Go is fast, fast enough that you can run out of resources locally (i.e. 1024 open files), or burden the remote server. To throttle goroutines, we use a "full" channel to limit the number of executing http.Get Implementing a Semaphores in Go.

      // fills up a channel of integers to capacity
      func initCapacity(maxOutstanding int) (sem chan int) {
        sem = make(chan int, maxOutstanding)
        for i := 0; i < maxOutstanding; i++ {
          sem <- 1
        }
        return
      }

      // initialize the http GET limit channel
      httpLimitChannel := initCapacity(4)

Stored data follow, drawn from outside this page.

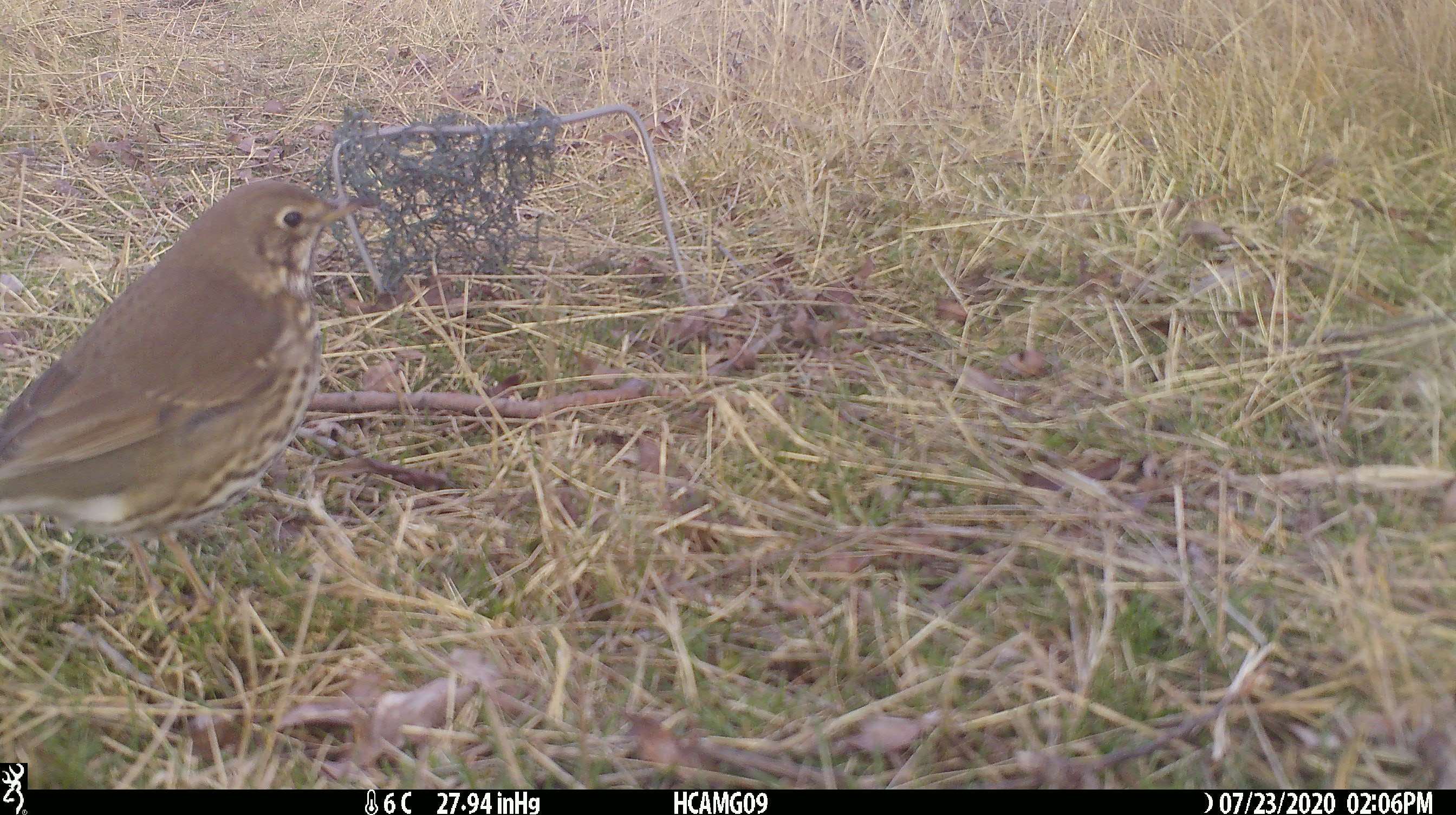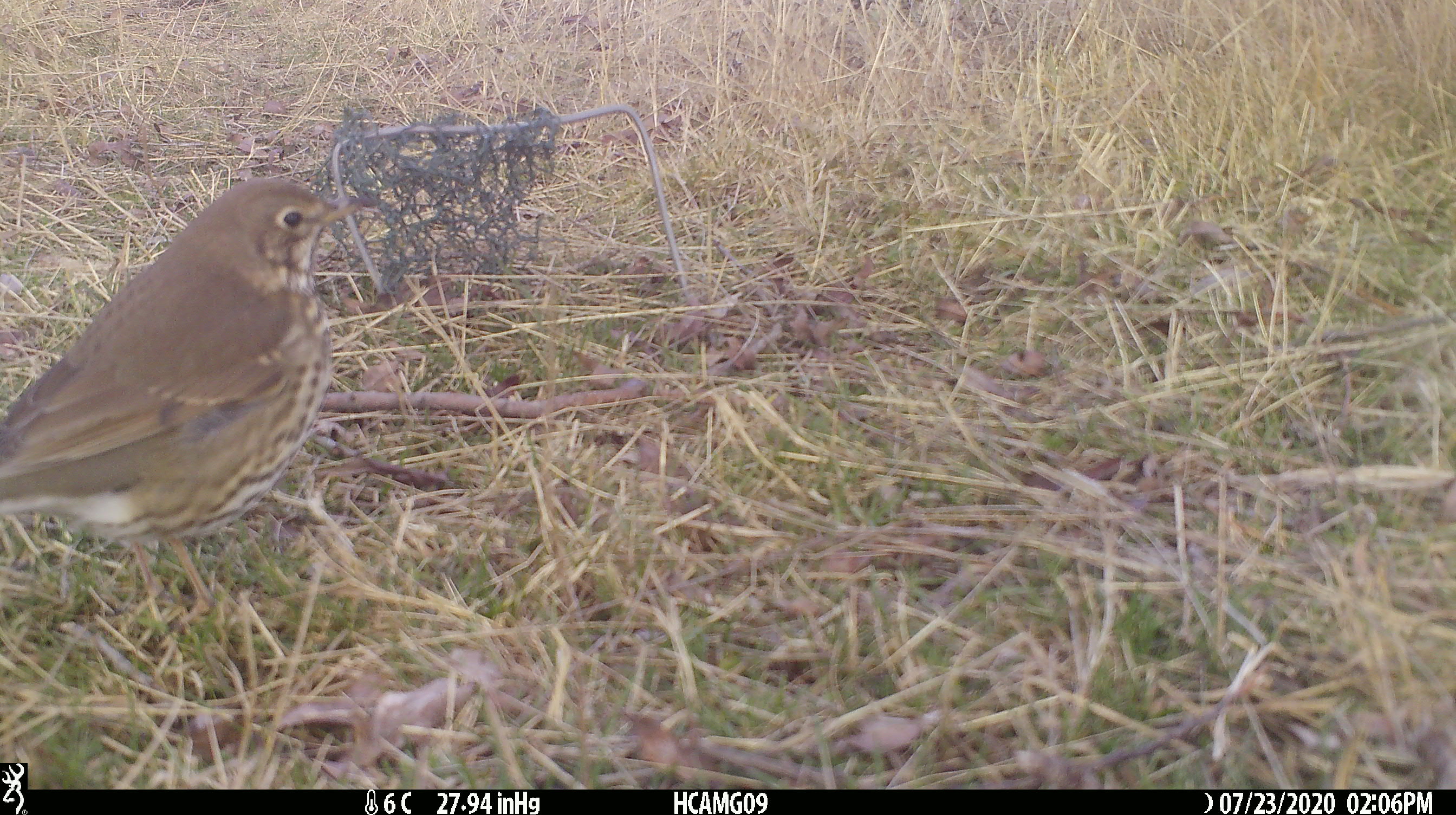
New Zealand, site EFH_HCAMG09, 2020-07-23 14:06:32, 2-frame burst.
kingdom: Animalia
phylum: Chordata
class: Aves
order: Passeriformes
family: Turdidae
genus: Turdus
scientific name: Turdus philomelos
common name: song thrush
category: thrush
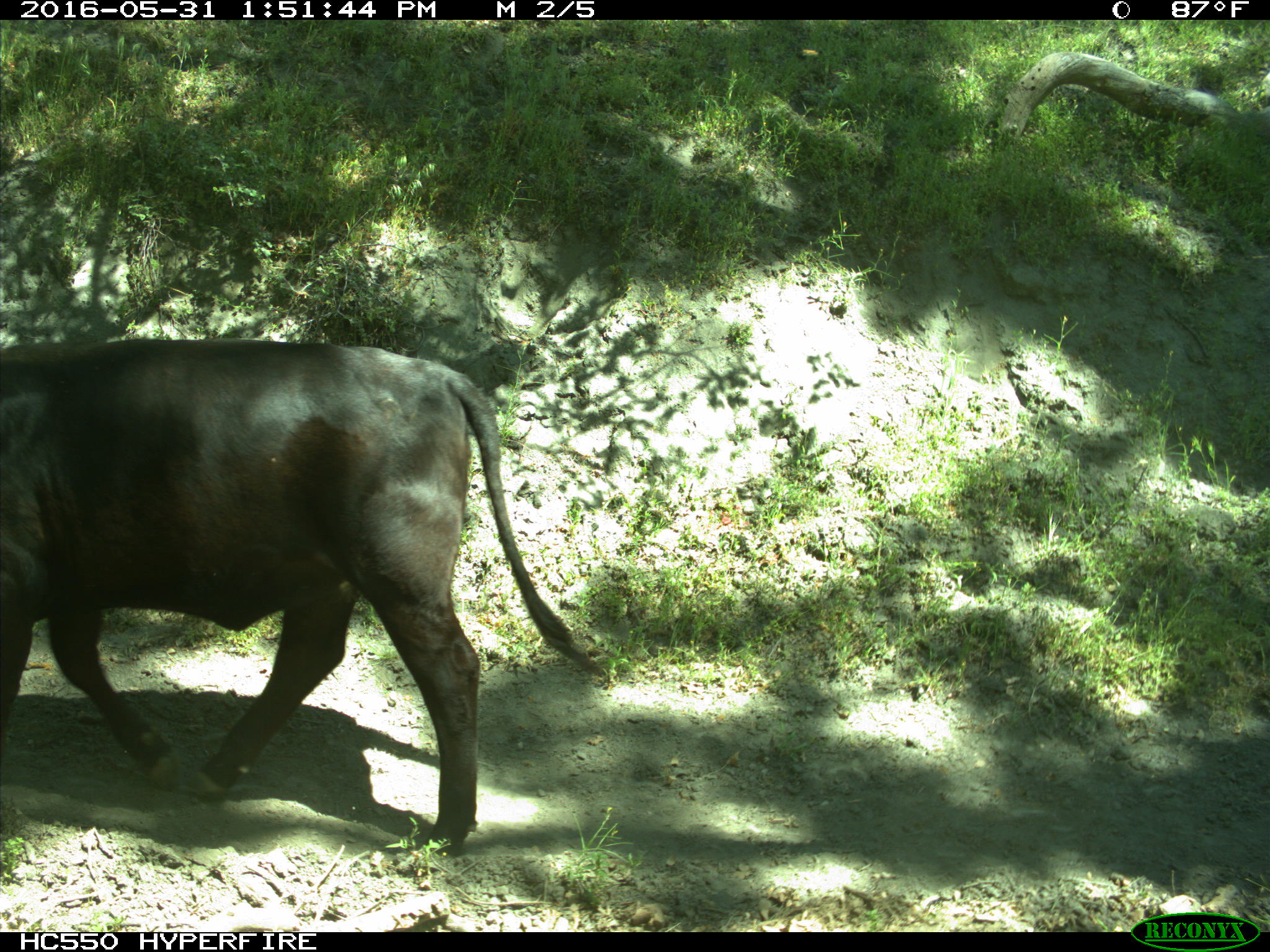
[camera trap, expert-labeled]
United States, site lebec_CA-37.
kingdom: Animalia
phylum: Chordata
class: Mammalia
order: Artiodactyla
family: Bovidae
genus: Bos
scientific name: Bos taurus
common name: domestic cow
Bos taurus (domestic cow).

      // wrap the http.GET around the channel
      // as <- will block until available
      <-httpLimitChannel
      resp, err := http.Get(currentUrl)
      httpLimitChannel <- 1
    

Here's a great talk introducing Go's concurrency patterns

Respecting Robots.txt

The Web Robots Pages describes how bots, like webl all allowed to interact with the site. To achieve this, we used a robotstxt and enhanced the fetchResource to keep track of which robots it had loaded to avoid having to fetch the data on each request.

The bulk of the heavy lifting looks like the following:

      func canRobotsAccess(input string, allRobots map[string]*robotstxt.RobotsData) (canAccess bool) {
        canAccess = true
        robotsUrl := toRobotsUrl(input)
        inputPath := toPath(input)

        if robot,ok := allRobots[robotsUrl]; ok {
          if robot == nil {
            return
          }
          canAccess = robot.TestAgent(inputPath, "WeblBot")
        } else {
          allRobots[robotsUrl] = nil
          TRACE.Println(fmt.Sprintf("Loading %s",robotsUrl))
          resp, err := http.Get(robotsUrl)
          if resp != nil && resp.Body != nil {
            defer resp.Body.Close()  
          }
          if err != nil {
            return
          }
          if resp.StatusCode != 200 {
            TRACE.Println(fmt.Sprintf("Unable to access %s, assuming full access.",robotsUrl)) 
            return
          } else {
            robot, err := robotstxt.FromResponse(resp)
            if err != nil {
              return
            }
            allRobots[robotsUrl] = robot
            canAccess = robot.TestAgent(inputPath, "WeblBot")
            TRACE.Println(fmt.Sprintf("Access to %s via %s (ok? %t)",inputPath,robotsUrl,canAccess))  
          }
        }
        return
      }
    

Next Steps

Adding the ability to manage multiple crawls over a domain and provide a diff of the results.

Adding security to prevent abuse from crawling too often.

Improve visualization based on how best to use the data (e.g. broken links, unused assets, etc). This will most likely involve an improved data store (like Postgres) to allow for reaching searching.

Improved sitemap.xml generation to grab other fields like priority, last modified, etc.

Improved resource meta-data like title, and keywords, as well as taking thumbnails of the webpage.

Improved link identification by analyzing JS and CSS for urls.